Daha önce yaptığı, "HDP'li seçmenle ortak bir dil yakalamışsak ne mutlu bana" açıklamasını hatırlattığımız İmamoğlu, "Bu dili yakaladığını düşünüyor musunuz?" sorusuna şu cevabı verdi:
"İnanılmaz. Ve bu ortak dil o kadar aslında gerçekçi ve bu vatanın, bu memleketin, bu ülkenin lehine ki.
"Belki de en böyle, nasıl diyeyim, en istekli kitle. Sanıyorum bir samimi geçiş yakaladık ve HDP'li seçmenle olağanüstü üst seviyede bağ kurduğumuzu düşünüyorum. Zira bu şehirde 16 milyon insan var, hiçbiri birbirinden farklı değil."
'Teknik ve hukuki altyapımıza çok güveniyoruz'
İmamoğlu, seçim güvenliği konusundaki tüm kaygılarla ilgili olaraksa 'bunların bütününü giderdiklerini' söyledi:
"Bütününü giderdiğimizi söyleyebilirim. Teknik altyapımıza çok güveniyoruz, hukuki altyapımıza çok güveniyoruz.
"İnsanlar sandıklarının başında bekleyecek ya da okullarının önünde bekleyecek, sonuçların sağlıklı bir biçimde ilçe seçime gitmesini sağlayacak.

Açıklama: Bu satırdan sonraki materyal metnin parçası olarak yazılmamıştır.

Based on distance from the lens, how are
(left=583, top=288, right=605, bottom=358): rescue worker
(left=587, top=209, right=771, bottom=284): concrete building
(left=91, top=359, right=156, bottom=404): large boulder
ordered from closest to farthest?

Ama şu anda hiçbir kaygı duymasınlar. İstanbullu hemşerilerime inşallah ilk sonuçları biz açıklayacağız."
'Anketlerde öndeyiz'
Peki, İmamoğlu'nun önüne gelen anketler ne diyor? İmamoğlu önde olduklarını iddia ediyor:
"Tam beklediğimiz gibi. Özellikle son dönemde, ben sahada nasıl bir karma yapıyı görüyorsam anketlere yansımış durumda, iyi durumdayız.

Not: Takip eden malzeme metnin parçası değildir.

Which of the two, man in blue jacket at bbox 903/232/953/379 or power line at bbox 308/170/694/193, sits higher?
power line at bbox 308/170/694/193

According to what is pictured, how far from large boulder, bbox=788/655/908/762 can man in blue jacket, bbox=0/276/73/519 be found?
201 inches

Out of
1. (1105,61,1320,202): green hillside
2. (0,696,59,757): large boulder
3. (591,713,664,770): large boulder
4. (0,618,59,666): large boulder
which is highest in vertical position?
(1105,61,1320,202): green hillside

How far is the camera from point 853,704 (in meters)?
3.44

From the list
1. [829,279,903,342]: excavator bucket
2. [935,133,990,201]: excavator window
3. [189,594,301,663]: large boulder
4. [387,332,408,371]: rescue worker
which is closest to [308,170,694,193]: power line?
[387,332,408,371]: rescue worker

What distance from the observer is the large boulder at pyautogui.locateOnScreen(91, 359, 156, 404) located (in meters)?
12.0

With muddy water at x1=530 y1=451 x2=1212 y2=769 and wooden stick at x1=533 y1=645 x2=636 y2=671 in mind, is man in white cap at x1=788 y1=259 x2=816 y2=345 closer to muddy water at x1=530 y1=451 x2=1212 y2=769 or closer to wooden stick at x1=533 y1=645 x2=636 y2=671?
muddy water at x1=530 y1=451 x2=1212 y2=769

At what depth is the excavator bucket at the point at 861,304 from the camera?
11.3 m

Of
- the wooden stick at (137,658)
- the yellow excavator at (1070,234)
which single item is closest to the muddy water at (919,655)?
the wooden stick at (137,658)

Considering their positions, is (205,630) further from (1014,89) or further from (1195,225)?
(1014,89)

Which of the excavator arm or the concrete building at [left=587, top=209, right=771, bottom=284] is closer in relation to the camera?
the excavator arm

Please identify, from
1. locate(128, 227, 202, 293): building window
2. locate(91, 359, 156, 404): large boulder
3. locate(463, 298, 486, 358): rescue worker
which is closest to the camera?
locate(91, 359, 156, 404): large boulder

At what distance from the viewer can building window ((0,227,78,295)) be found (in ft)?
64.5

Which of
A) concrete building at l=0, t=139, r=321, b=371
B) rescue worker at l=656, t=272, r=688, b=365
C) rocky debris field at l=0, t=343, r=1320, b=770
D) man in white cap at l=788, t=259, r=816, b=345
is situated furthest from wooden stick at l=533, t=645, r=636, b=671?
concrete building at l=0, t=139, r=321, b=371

"Biz kesinlikle öndeyiz. Başka anketler de var elimizde, kendilerine yaptırdıkları anketleri de görüyoruz."
'Seçim gecesi zafer edasıyla kutlama yapmayacağız'
İmamoğlu, seçimleri kazanmaları durumunda 31 Mart gecesi "zafer edasıyla" bir kutlama yapmayacaklarını da söyledi:
"Seçimleri bir zafer edasıyla kutladığınız an, toplumda size oy vermeyenlerin gönlünü o kadar çok kırıyorsunuz ki ve bu, başka kırılganlıklar, başka yaralar açıyor.

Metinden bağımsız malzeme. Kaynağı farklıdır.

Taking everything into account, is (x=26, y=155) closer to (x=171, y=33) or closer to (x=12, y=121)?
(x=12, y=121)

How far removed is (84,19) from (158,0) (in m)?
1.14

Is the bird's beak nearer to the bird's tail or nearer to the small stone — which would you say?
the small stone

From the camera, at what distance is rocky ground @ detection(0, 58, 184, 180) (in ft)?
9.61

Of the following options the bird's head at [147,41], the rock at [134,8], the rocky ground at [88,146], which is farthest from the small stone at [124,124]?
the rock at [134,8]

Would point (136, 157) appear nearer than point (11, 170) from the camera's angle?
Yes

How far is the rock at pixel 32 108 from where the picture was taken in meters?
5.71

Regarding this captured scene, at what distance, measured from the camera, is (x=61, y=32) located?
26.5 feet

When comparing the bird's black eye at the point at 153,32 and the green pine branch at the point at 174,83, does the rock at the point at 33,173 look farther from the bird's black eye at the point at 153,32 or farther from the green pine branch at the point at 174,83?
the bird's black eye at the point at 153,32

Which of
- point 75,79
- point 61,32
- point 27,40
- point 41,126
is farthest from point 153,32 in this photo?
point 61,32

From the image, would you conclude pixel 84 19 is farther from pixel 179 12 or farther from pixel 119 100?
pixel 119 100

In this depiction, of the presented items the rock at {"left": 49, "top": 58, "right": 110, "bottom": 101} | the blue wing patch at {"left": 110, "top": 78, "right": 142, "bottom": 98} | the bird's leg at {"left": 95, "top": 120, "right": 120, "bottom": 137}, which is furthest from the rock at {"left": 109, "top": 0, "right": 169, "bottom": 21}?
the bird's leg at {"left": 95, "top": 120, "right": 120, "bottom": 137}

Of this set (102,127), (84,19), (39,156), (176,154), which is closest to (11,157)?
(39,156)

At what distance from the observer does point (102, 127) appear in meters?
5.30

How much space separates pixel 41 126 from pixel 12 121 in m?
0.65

"Bunun da tek yöntemi, o gece herkes sessiz sedasız evine gitsin, ama bir gün sonra 16 milyon insan birbirini kutlasın, beni kutlasın, kendini kutlasın, yani bir bütüncül kutlamadan bahsediyorum."
'Gerekirse tabii ki Cumhurbaşkanı Erdoğan'ı ziyaret ederim'
Ekrem İmamoğlu'nun seçim kampanyası döneminde Cumhurbaşkanı Recep Tayyip Erdoğan'ı ziyareti bazı kesimlerden övgü, bazı kesimlerdense tepki almıştı.
İmamoğlu, "Cumhurbaşkanı Erdoğan'ı tekrar ziyaret eder misiniz?" sorusuna ise "Gerekirse tabii ki" cevabını verdi ve ekledi:
"Bir devlet protokolü noktasında biz şuna gitmeyiz, buna gitmeyiz, bunlar bitsin istiyoruz zaten.
"İlk Anıtkabir'i ziyaret edeceğim. Göreve talipken yapmıştım, Fatih Sultan Mehmet'in kabrini ziyaret etmiştim, gene yapacağım.
Kazanamazsa siyasi hayatı nereye evrilecek?
Seçimleri kazanamaması durumunda İmamoğlu'nun CHP yönetiminde yer alarak siyasi hayatını sürdüreceği hatta genel başkanlığa dahi aday olabileceği söylentileri var.
İmamoğlu, seçilememesi durumunda siyasi hayatının olası gidişatıyla ilgili olarak ise yorum yapmak istemiyor:
"Gerçekten kazanmaya ve İstanbul'u yönetmeye odaklı bir ruh halindeyim. Başka bir ruh halim yok ve buna da çok inanıyorum ama sadece şu tanımı yapmakla yetineyim, siyasi kariyer hesabını kişi kendini yapıyorsa o kariyer yürümez. Siz yapmıyor, insanlar ya da yetkili kurullar, kişiler bunu sizin adınıza yapıyorsa bu daha değerli."